Reproduce everything in the scanner-system passage below, from "In the test" down to "shown in FIG. 6.".

Selected excerpt
☆ ☆ ☆ ☆ ☆

In operation, an operator initiates a mode of operation by means of the control panel to position a selected portion of a selected chip on the optical axis 48a. This may be by depressing a key to select a general search area or may be a start button or may be by keying in an address. The operator then peruses the displayed information on the face of the cathode ray tube 34 and chooses a selected portion of the information for more detailed analysis. The pistol scanner 36 is then placed over the optical code, fired, as will hereinafter be described in more detail, and the code pulses from the pistol appearing on line 37 serially transmitted along the coaxial cable 38 through the transmission link 39 to the decoder or signal interpret means 43. The coded signals are resolved in the signal interpret means 43 and search control signals appear on line 44 which are utilized to cause the record control means 45 to selectively position a desired strip 41 with a selected portion of information in scanning association with the cathode ray tube scanner 47. This video information from the photodetector 49 is then transmitted back over the coaxial cables through the transmission links to the display for further operator perusal and searching, as heretofore discussed.

In the test system actually built, the first type of scanner that was investigated was that of a pencil type scanner which was handheld by the human operator and moved over the associated optical code. A slit was provided in front of the photocell contained in the scanner to help reduce reflections to provide a usable signal. However, due to the light losses in the optical system and resolu tion problems, the signal was so reduced that it was necessary to open the slits such that the signal-to-noise ratio of the derived signal was intolerable. Other sources of error included problems in maintaining a proper azimuthal relationship between the slits and the line of code and those of yawing of the pencil from the normal to the screen which lead to velocity, misregistration and focusing problems. The above problems lead to the choice of the configuration shown in FIG. 6.

☆ ☆ ☆ ☆ ☆

Data below
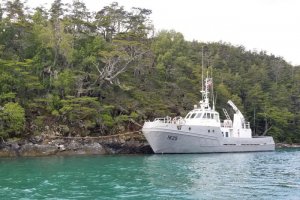 Lancha Servicio General 1625 “Ona” cumple 10 años recorriendo las aguas australes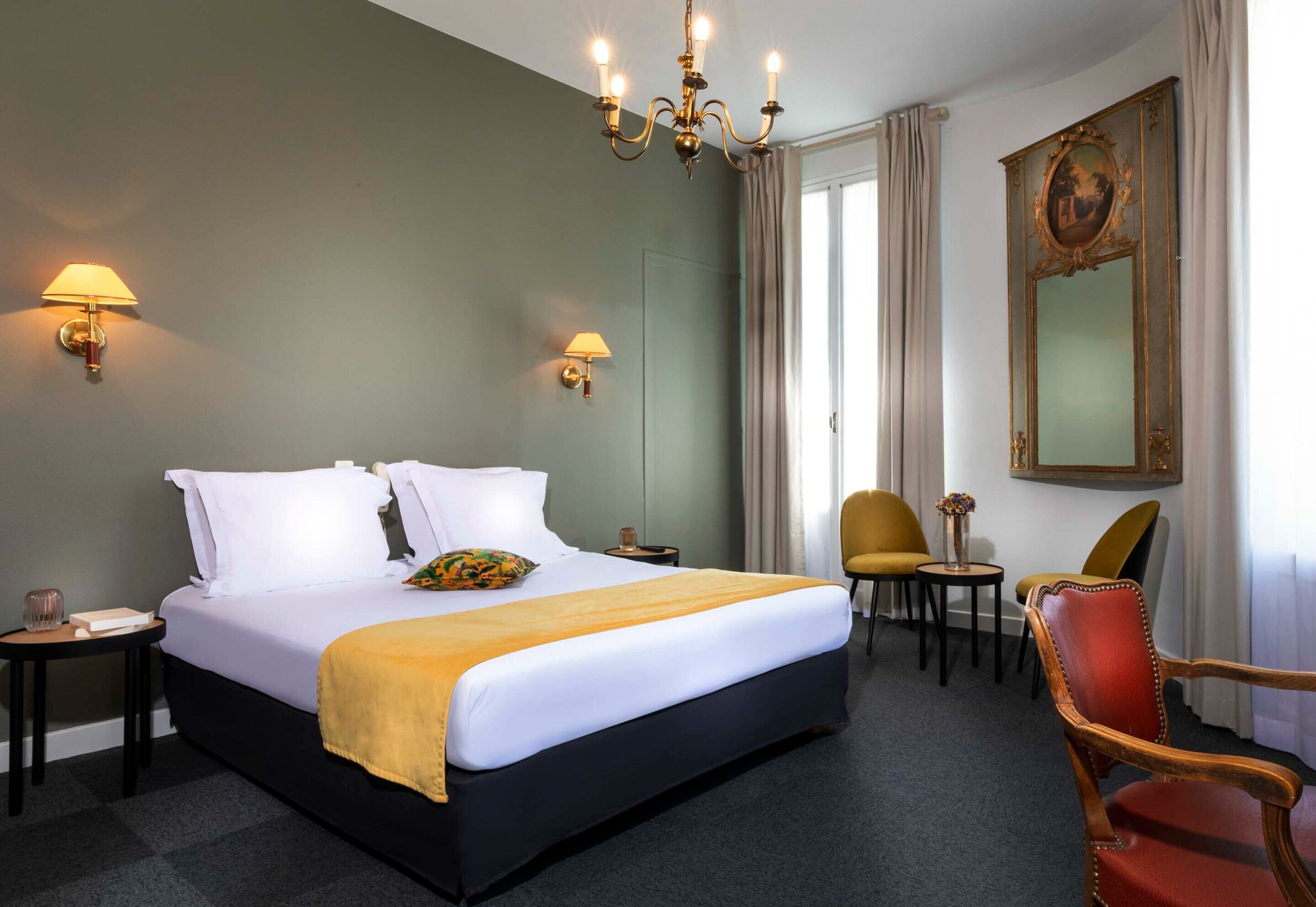 superior double room | minibar, desk, laptop workspace, soundproofing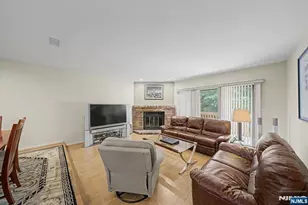 486 West St, Fort Lee, NJ 07024 - Photo 10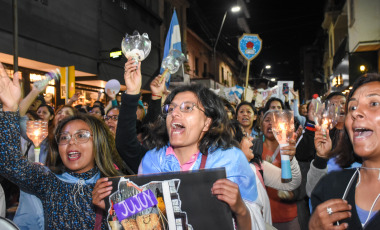 Jujuy, Argentina.- En las fotos tomadas el 5 de julio del 2023, gremios docentes y estatales continúan con las movilizaciones en demanda de recomposición salarial para ambos sectores. El rápido tratamiento y aprobación de la reforma parcial de la Constitución de Jujuy, entre protestas multitudinarias, implicó en su proceso reiterados hechos de represión, allanamientos controvertidos, el armado de causas y detenciones cuestionadas por colectivos de derechos humanos, al cumplirse este miércoles un mes del inicio de las protestas.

☆ ☆ ☆ ☆ ☆

Reply
In the test system actually built, the first type of scanner that was investigated was that of a pencil type scanner which was handheld by the human operator and moved over the associated optical code. A slit was provided in front of the photocell contained in the scanner to help reduce reflections to provide a usable signal. However, due to the light losses in the optical system and resolu tion problems, the signal was so reduced that it was necessary to open the slits such that the signal-to-noise ratio of the derived signal was intolerable. Other sources of error included problems in maintaining a proper azimuthal relationship between the slits and the line of code and those of yawing of the pencil from the normal to the screen which lead to velocity, misregistration and focusing problems. The above problems lead to the choice of the configuration shown in FIG. 6.